A. Induced-fit docking pose of GlcCer with HRTV Gc protein. HRTV Gc ectodomain (PDB: 5YOW) is represented as ribbons and colored by domains (red, domain I; yellow, domain II; blue, domain III). The fusion loops at the tip of domain II are displayed in orange. The bound head group of GlcCer (framed) is drawn as sticks and colored according to atom type (carbon, green; nitrogen, blue; oxygen, red). B. Interaction of GlcCer with HRTV Gc protein in the lipid-head-group binding pocket. The hydrogen bonds between GlcCer and Gc protein are represented as dashed lines and colored in magenta. C. GlcCer binding groove. The HRTV Gc lipid-head-group binding pocket is shown in surface representation and colored according to electrostatic potential. D. 2D representation of docking interaction of GlcCer with binding site residues of HRTV Gc. The hydrogen bonds are shown in magenta lines. E. HRTV Gc protein directly binds to DOPC, GalCer, and GlcCer. Serially diluted DOPC, GalCer, and GlcCer were spotted onto the PVDF membrane. Protein-lipid overlay assay was performed with an anti-6xHis antibody. F. SPR assay of HRTV Gc binding kinetics to the indicated liposomes at neutral pH. All experiments were performed as duplicates, and the calculated fit is shown as a black line. Equilibrium constants (KD) are determined by measuring the association rate constant (Ka) and dissociation rate constant (Kd). G. Binding kinetics of HRTV Gc to the indicated liposomes at acidic pH. Sensorgrams measured in replicates by bio-layer interferometry (BLI) and fitting (black) of the interaction of Gc to the indicated liposomes.
Fig 10.
The D841 residue of Gc protein is crucial for its binding to lipid head group.

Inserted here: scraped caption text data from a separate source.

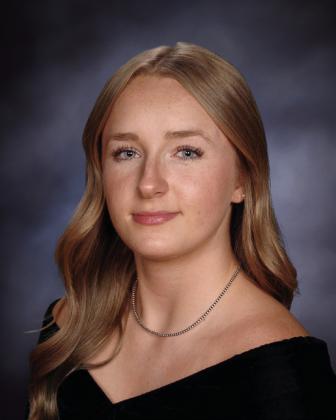 Chesney Sturgess plans to attend Tarleton State University and major in Animal Science to become an animal chiropractor. She plans to minor in Zoology. Chesney Sturgess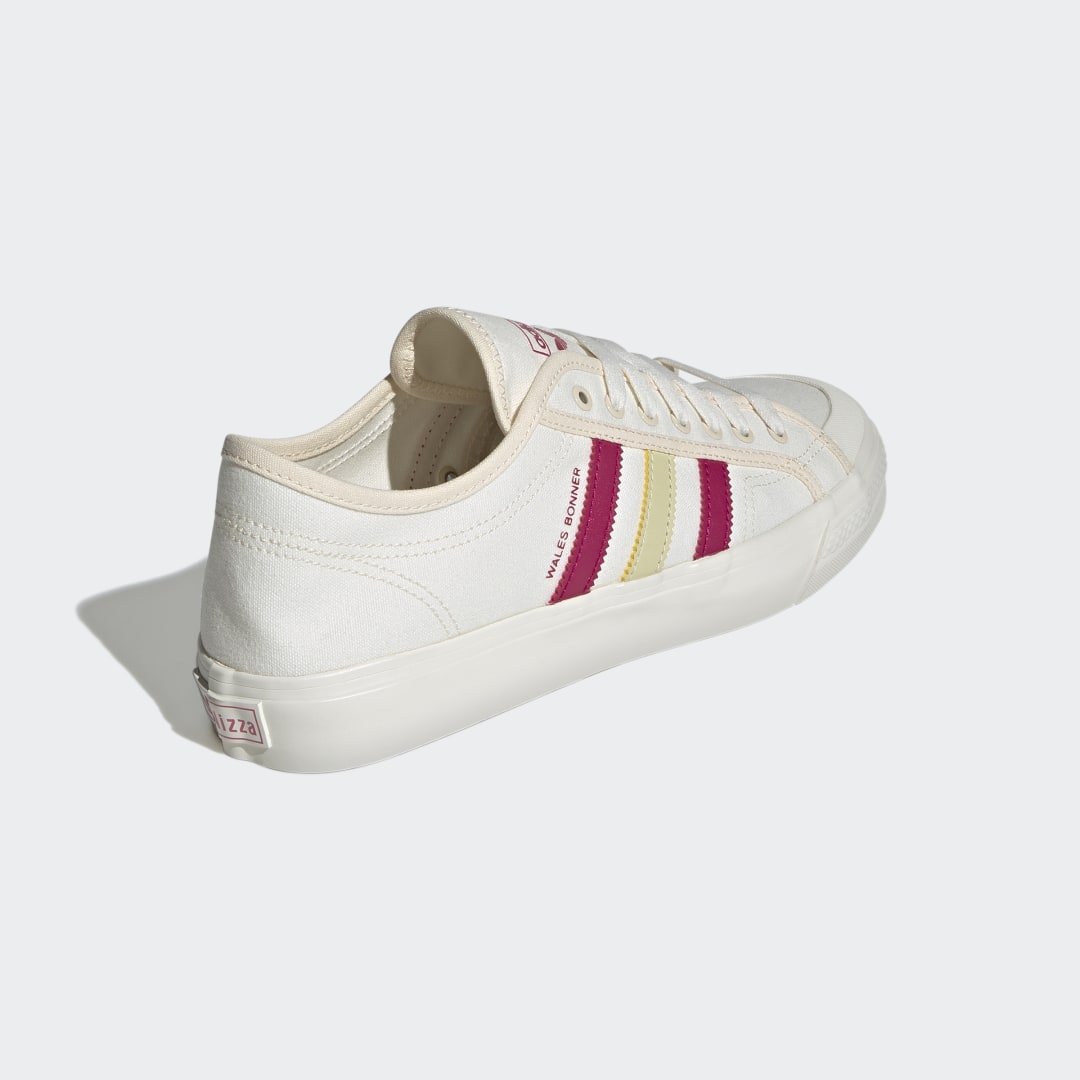 Tenisky a topánky adidas Originals Wales Bonner Nizza Lo Biela | S42621, 1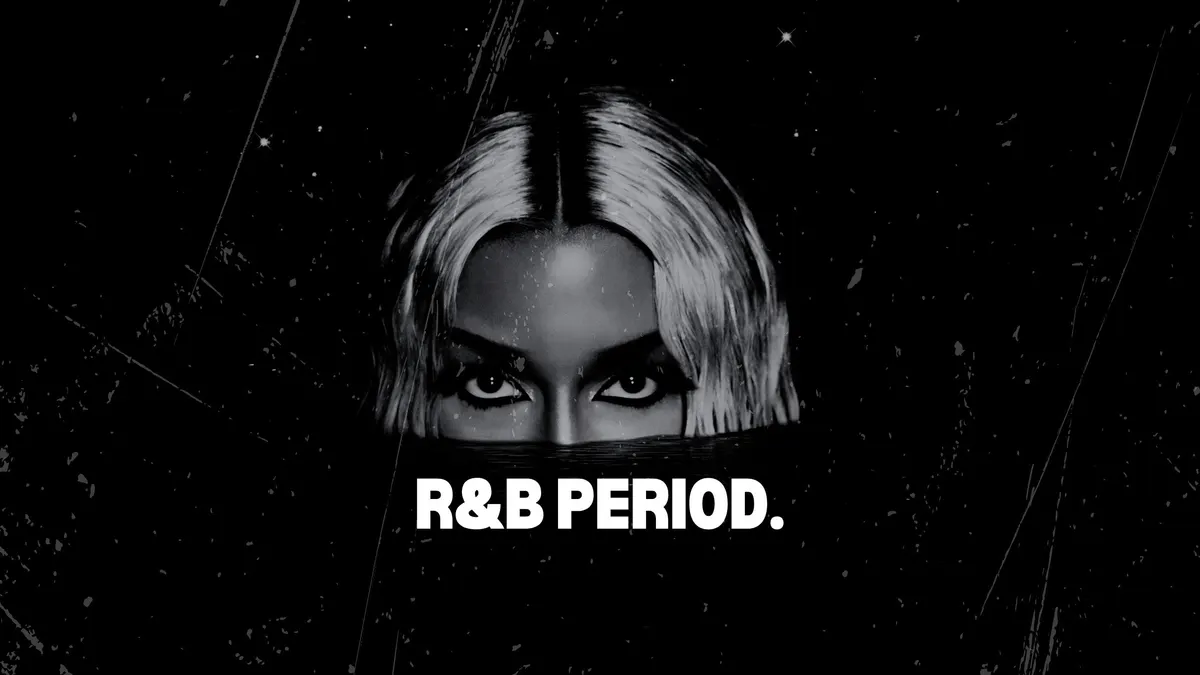 R&B PERIOD.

A. SPR sensorgrams showing the interaction of Gc WT, D841A, D841K, or D841N mutant with indicated liposomes. WT and mutant Gc proteins were immobilized on the chip surface at the same response units, and the liposome (2.5 μM) was then injected over the sensor chip. B. Expression of WT and mutant glycoproteins of DBV and HRTV. DBV or HRTV glycoprotein expression vectors were transfected into 293T cells for 24 hours and Gc expression was analyzed by immunoblots. C-D. Entry efficiency of D841 mutant-containing rVSV-HRTV or rVSV-DBV in SPTLC2- and UGCG-KO cells. SPTLC2-KO and UGCG-KO 293T cells were cultured in media supplemented with 50 μM GalCer or GlcCer for 24 hours before viral infection. Luciferase activity was measured at 18 hours post-infection. Control cells without glycosphingolipids supplement was included as comparison. Data shown are means ± SEM from representative experiments (n = 3 technical replicates). P values were determined by two-way ANOVA with Dunnett’s multiple comparison tests. ****, P < 0.0001; ***, P < 0.001; **, P < 0.01; *, P < 0.05.